Here we would expect x to hold the value 6x7=42. In order for this function to work we must define it as follows:

int product (int a, int b) { return a*b; }

Clearly this is the most intuitive way to define this function. It is also the most flexible because it allows us to do the following:

x = product (x, x);

Here the value of x will be 1764 if the original value of x was 42.

Note that the value of x is not changed by this function, it is changed by the assignment operator (=). As far as the function is concerned x does not actually exist because the arguments were passed by value and those values (42 and 42) were assigned to its formal arguments, a and b.

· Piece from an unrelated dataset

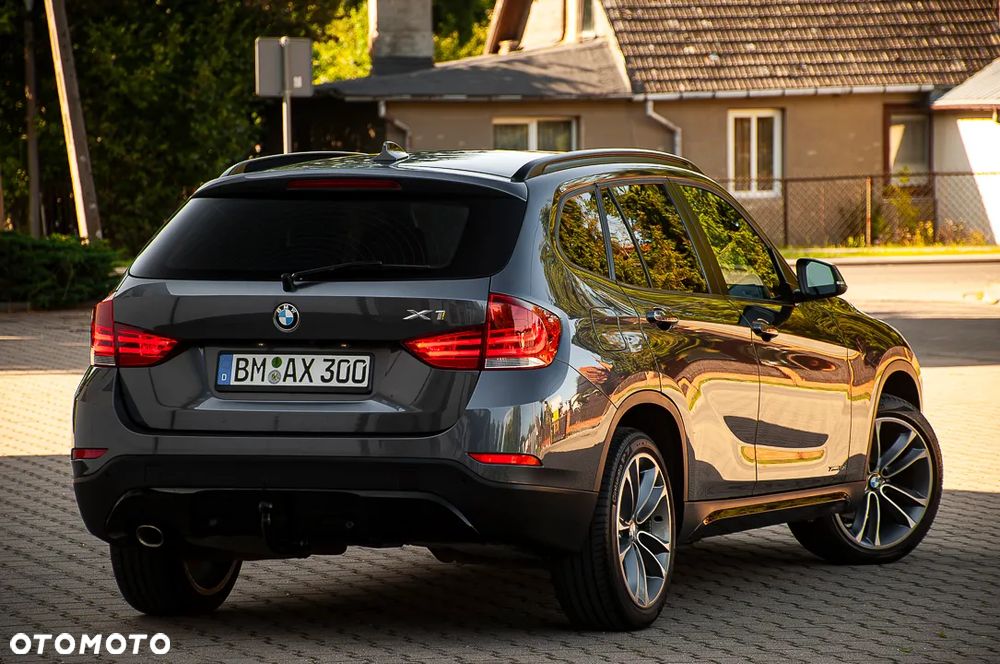 BMW X1 xDrive20d Sport Line - 11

If we were to use an output parameter rather than a return value, the function becomes less intuitive. We could use one of the input arguments as the output parameter, however this makes it even less intuitive. Instead, we'll use a separate argument:

void product (int a, int b, int* result) { *result=a*b; }

The problem with this is that we might pass a null pointer:

int* z = NULL;
product (6, 7, z); // error!

The function takes no account of this possibility and the end result will be undefined behaviour. We can obviously fix this with a simple test for null before we attempt to dereference the pointer:

void product (int a, int b, int* result) { if (result!=NULL) *result=a*b; }

The problem with this is that we are now performing a conditional branch every time we invoke this function even though the exception should really be a rare occurrence. Unfortunately there is no way to optimise this function, but the reason we have this branch is entirely due to a poor design choice.

If we need to return a single value, then it makes sense to use the return value itself. It is clearly more intuitive and it lets the caller decide exactly what they want to do with the return value.